Short exercise: Repeat, line for line, the entries printed below.

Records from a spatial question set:
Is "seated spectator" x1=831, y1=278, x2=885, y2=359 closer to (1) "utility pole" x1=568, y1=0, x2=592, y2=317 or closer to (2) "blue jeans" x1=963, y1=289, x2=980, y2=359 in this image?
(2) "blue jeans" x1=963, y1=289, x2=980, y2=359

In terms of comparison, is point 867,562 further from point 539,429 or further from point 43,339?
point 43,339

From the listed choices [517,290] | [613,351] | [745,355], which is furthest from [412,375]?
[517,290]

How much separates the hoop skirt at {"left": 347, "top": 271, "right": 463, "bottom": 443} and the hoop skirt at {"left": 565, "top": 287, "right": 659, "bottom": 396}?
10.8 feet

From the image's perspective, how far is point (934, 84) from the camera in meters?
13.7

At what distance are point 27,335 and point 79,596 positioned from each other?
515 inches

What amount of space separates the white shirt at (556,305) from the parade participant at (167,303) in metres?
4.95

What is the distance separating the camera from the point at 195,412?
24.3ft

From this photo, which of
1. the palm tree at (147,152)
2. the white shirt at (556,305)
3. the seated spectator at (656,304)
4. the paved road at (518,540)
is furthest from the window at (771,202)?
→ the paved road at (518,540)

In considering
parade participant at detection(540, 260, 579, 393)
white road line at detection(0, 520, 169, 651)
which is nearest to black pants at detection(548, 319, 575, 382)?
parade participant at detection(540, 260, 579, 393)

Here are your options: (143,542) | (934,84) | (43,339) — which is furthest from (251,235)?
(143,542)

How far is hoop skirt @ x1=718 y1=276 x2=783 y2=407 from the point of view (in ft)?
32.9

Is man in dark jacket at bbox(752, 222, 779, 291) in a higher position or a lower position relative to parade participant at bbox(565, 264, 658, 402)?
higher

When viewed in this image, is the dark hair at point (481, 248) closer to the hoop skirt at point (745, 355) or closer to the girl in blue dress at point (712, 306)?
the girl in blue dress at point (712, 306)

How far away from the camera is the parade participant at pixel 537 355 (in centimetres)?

Finished answer:
Is "seated spectator" x1=831, y1=278, x2=885, y2=359 closer to (1) "utility pole" x1=568, y1=0, x2=592, y2=317 or closer to (2) "blue jeans" x1=963, y1=289, x2=980, y2=359 in this image?
(2) "blue jeans" x1=963, y1=289, x2=980, y2=359

In terms of comparison, is point 867,562 further from point 539,429 or further from point 43,339?
point 43,339

From the listed choices [517,290] | [613,351] | [745,355], which is furthest from [412,375]?
[517,290]

How much separates the hoop skirt at {"left": 347, "top": 271, "right": 463, "bottom": 443} and the hoop skirt at {"left": 565, "top": 287, "right": 659, "bottom": 396}?
10.8 feet

From the image's perspective, how far is point (934, 84) from the camera in meters?
13.7

At what distance are point 27,335 and point 79,596 positioned from each other?
515 inches

What amount of space separates the white shirt at (556,305) from the parade participant at (167,303) in metres?
4.95

What is the distance separating the camera from the point at 195,412?
24.3ft

From this photo, which of
1. the palm tree at (147,152)
2. the white shirt at (556,305)
3. the seated spectator at (656,304)
4. the paved road at (518,540)
is furthest from the window at (771,202)?
→ the paved road at (518,540)

In considering
parade participant at detection(540, 260, 579, 393)
white road line at detection(0, 520, 169, 651)
which is nearest to black pants at detection(548, 319, 575, 382)?
parade participant at detection(540, 260, 579, 393)

Here are your options: (143,542) | (934,84) | (43,339) — which is furthest from (251,235)?
(143,542)

How far is hoop skirt @ x1=718 y1=276 x2=783 y2=407 from the point of view (in ft)?
32.9

Is man in dark jacket at bbox(752, 222, 779, 291) in a higher position or a lower position relative to parade participant at bbox(565, 264, 658, 402)?
higher

When viewed in this image, is the dark hair at point (481, 248) closer to the hoop skirt at point (745, 355) or closer to the girl in blue dress at point (712, 306)?
the girl in blue dress at point (712, 306)

How far away from the camera is the parade participant at pixel 537 355 (in centimetres)?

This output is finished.